An aneurysmal bone cyst (ABC) is a painful condition in which a cystic (fluid filled cavity) lesion develops in a bone, usually following a fracture or trauma sufficient to alter the venous circulation of the bone.  It can also develop from pre-existing bone tumors.   It is typically found between the ages of 10-30, with the peak age of 16.  The most common site is the knee region, followed by the arm bones, spine, and upper leg (femur).  ABCs have also been documented in small tubular bones of the foot, and skull.

The symptoms of an aneurysmal bone cyst depend on the affected area.   A common presentation is relatively fast onset of pain that rapidly increases in severity over 6-12 weeks.

The  skin surface temperature over the cyst may increase, a hard, bony swelling may be felt , and movement in an adjacent joint may be restricted.

Spinal lesions may cause radiating nerve pain or quadriplegia, and patients with skull lesions may have moderate to severe headaches.

Although aneurysmal bone cysts are relatively rare, I decided to address this disorder because the symptoms may be wrongly interpreted as a sprain or strain, especially for ABCs that affect the posterior elements of the spine.   A wrong diagnosis will lead to the wrong treatment prescription, such as chiropractic adjustments or physical therapy, which can worsen the condition.

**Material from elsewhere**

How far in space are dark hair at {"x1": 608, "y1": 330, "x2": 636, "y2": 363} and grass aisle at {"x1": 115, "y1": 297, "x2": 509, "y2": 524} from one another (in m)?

If you have a teenager who complains of sudden, focal pain around a bone, frequently the knee, it’s best to take your child to his/her primary care physician, who should order an X-ray.  X-rays are the preferred imaging study to diagnose ABCs.

There are several treatment options for aneurysmal  bone cysts.  Surgical curettage, which is basically scraping out the cyst, embolization of the cyst (blocking its feeding veins and arteries), and injection of drugs to inactivate the cyst.